# How to implement a relative motion STM without any numerical integration

I am trying to program the Gim-Alfriend state transition matrix. You can read all about it here. The GA STM is a complex analytical model that maps relative motion of a deputy satellite in a curvilinear frame centered at a chief satellite. It is robust in that it captures J2 perturbations and is applicable to eccentric orbits. Specifically it maps differences in orbit elements between a deputy and chief satellite and the deputy's motion in the curvilinear frame:

$$\textbf{r} = \Phi \delta \textbf{e}$$

where

$$\textbf{e} = \{a,e,i,\omega,\Omega,M\}$$ and $$\textbf{r} = \{x,y,z,\dot{x},\dot{y},\dot{z}\}$$

My problem is this: many of the terms that comprise the total STM depend on the instantaneous osculating orbit elements of the chief satellite at each step in your simulation.
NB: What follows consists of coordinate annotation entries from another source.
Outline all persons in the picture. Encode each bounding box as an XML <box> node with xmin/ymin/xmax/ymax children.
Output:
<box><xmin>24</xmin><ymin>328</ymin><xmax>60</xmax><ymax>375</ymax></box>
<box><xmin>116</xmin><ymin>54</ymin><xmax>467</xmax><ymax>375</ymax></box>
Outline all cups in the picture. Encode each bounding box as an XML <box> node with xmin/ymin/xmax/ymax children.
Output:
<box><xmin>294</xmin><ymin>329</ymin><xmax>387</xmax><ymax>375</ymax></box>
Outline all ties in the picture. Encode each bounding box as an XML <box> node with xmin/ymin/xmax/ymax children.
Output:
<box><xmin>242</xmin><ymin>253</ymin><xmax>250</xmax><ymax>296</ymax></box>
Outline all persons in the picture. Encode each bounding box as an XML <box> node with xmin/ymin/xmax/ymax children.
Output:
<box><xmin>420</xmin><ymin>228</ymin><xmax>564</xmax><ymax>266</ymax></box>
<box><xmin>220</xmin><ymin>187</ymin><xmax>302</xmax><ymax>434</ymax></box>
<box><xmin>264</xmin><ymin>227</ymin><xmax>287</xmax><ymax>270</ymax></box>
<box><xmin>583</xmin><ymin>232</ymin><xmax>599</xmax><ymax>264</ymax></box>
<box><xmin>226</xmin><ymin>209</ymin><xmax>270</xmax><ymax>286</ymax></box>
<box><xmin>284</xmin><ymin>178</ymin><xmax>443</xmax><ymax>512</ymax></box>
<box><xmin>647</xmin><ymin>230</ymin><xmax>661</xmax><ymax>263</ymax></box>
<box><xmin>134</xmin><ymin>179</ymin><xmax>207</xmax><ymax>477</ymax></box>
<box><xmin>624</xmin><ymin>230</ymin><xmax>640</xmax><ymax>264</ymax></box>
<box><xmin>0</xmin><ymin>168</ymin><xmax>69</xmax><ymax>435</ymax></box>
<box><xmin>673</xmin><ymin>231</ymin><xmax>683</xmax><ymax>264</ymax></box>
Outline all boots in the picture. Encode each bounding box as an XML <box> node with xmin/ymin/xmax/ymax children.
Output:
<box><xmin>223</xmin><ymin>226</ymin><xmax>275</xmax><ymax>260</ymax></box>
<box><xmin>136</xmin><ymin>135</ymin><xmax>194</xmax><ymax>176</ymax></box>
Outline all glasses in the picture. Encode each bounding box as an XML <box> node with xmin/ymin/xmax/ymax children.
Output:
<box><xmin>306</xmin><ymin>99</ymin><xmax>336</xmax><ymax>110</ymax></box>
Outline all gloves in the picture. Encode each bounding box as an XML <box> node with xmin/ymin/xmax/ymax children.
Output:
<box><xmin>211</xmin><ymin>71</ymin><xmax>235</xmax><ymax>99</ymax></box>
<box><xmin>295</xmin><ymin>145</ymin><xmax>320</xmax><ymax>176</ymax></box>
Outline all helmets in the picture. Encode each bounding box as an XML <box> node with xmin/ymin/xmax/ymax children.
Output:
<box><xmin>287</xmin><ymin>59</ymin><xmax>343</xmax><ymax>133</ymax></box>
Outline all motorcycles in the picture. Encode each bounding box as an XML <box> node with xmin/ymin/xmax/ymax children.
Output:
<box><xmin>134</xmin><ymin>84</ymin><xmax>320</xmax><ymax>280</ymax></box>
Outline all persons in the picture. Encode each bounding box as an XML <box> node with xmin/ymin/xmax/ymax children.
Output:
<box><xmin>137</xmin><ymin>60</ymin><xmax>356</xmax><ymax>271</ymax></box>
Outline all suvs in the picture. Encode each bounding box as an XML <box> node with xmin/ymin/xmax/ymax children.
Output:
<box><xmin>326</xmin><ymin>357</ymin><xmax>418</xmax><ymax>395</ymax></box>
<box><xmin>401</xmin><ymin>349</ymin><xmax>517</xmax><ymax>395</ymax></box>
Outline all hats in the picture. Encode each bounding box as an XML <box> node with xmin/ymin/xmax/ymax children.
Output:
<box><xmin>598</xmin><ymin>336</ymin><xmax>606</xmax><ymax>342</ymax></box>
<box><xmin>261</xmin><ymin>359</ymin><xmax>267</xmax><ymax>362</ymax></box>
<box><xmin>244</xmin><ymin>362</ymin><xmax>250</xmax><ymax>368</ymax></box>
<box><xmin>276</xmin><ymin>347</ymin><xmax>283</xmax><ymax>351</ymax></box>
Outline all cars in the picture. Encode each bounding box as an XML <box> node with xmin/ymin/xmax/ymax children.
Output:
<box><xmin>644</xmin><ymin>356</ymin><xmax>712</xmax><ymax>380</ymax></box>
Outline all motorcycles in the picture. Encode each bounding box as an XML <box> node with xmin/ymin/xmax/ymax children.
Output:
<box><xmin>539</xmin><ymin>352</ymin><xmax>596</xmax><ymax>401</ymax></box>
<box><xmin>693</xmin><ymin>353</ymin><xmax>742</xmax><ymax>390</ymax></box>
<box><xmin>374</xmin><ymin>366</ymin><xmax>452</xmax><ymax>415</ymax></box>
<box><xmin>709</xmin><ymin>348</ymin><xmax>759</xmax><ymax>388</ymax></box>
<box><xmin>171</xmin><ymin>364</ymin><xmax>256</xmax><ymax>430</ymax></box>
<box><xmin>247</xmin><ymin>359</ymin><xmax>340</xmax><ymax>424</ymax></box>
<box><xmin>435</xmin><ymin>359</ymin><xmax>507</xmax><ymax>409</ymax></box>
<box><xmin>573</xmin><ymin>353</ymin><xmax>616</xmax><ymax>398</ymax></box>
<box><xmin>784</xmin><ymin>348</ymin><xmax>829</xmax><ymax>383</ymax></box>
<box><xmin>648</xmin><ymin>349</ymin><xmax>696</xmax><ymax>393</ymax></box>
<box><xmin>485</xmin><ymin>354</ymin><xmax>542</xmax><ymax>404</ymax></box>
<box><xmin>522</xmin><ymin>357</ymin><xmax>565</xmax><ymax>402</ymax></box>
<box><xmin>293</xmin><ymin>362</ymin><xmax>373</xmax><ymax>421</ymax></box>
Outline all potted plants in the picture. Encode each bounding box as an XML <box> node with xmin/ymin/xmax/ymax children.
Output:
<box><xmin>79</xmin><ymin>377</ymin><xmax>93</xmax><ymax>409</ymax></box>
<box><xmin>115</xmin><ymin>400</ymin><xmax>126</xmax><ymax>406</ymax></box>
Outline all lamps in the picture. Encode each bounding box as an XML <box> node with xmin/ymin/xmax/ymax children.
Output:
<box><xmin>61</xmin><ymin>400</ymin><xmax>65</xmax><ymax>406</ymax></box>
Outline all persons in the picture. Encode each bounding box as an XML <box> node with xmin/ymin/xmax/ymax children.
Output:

However, this STM is a linearization of a nonlinear model, hence it is only valid for a small period of time. In order to keep using it, you need to recompute $$\Phi$$ at every time step in your simulation.

Does that mean that I need to numerically integrate the nonlinear equations of motion for that one satellite first before I can apply the STM? That seems incorrect to me. My understanding is that the beauty of an STM is that can be implemented without having to brute force numerically integrate your nonlinear force model.